• **Description of the task**
Please output the entries below exactly as they are.

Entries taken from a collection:
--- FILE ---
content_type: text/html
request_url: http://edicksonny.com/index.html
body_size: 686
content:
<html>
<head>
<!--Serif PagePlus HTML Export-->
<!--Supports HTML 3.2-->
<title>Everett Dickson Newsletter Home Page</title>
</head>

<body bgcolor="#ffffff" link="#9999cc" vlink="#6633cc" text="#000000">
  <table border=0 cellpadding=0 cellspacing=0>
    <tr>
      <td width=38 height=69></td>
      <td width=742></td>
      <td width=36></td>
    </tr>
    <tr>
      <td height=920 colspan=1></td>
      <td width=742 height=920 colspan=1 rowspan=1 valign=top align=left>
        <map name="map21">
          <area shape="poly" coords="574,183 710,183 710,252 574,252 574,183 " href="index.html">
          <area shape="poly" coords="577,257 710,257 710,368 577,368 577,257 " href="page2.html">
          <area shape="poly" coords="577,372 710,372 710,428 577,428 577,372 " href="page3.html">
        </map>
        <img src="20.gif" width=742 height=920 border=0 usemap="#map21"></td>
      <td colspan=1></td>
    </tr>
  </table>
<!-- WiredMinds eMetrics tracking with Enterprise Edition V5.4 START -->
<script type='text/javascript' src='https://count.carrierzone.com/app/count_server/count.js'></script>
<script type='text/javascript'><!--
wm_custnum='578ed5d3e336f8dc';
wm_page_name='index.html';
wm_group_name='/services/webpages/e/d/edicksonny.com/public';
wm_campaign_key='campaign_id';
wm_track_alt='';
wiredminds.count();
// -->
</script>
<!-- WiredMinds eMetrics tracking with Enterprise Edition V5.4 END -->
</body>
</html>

• **Reply to the task**
--- FILE ---
content_type: text/html
request_url: http://edicksonny.com/index.html
body_size: 686
content:
<html>
<head>
<!--Serif PagePlus HTML Export-->
<!--Supports HTML 3.2-->
<title>Everett Dickson Newsletter Home Page</title>
</head>

<body bgcolor="#ffffff" link="#9999cc" vlink="#6633cc" text="#000000">
  <table border=0 cellpadding=0 cellspacing=0>
    <tr>
      <td width=38 height=69></td>
      <td width=742></td>
      <td width=36></td>
    </tr>
    <tr>
      <td height=920 colspan=1></td>
      <td width=742 height=920 colspan=1 rowspan=1 valign=top align=left>
        <map name="map21">
          <area shape="poly" coords="574,183 710,183 710,252 574,252 574,183 " href="index.html">
          <area shape="poly" coords="577,257 710,257 710,368 577,368 577,257 " href="page2.html">
          <area shape="poly" coords="577,372 710,372 710,428 577,428 577,372 " href="page3.html">
        </map>
        <img src="20.gif" width=742 height=920 border=0 usemap="#map21"></td>
      <td colspan=1></td>
    </tr>
  </table>
<!-- WiredMinds eMetrics tracking with Enterprise Edition V5.4 START -->
<script type='text/javascript' src='https://count.carrierzone.com/app/count_server/count.js'></script>
<script type='text/javascript'><!--
wm_custnum='578ed5d3e336f8dc';
wm_page_name='index.html';
wm_group_name='/services/webpages/e/d/edicksonny.com/public';
wm_campaign_key='campaign_id';
wm_track_alt='';
wiredminds.count();
// -->
</script>
<!-- WiredMinds eMetrics tracking with Enterprise Edition V5.4 END -->
</body>
</html>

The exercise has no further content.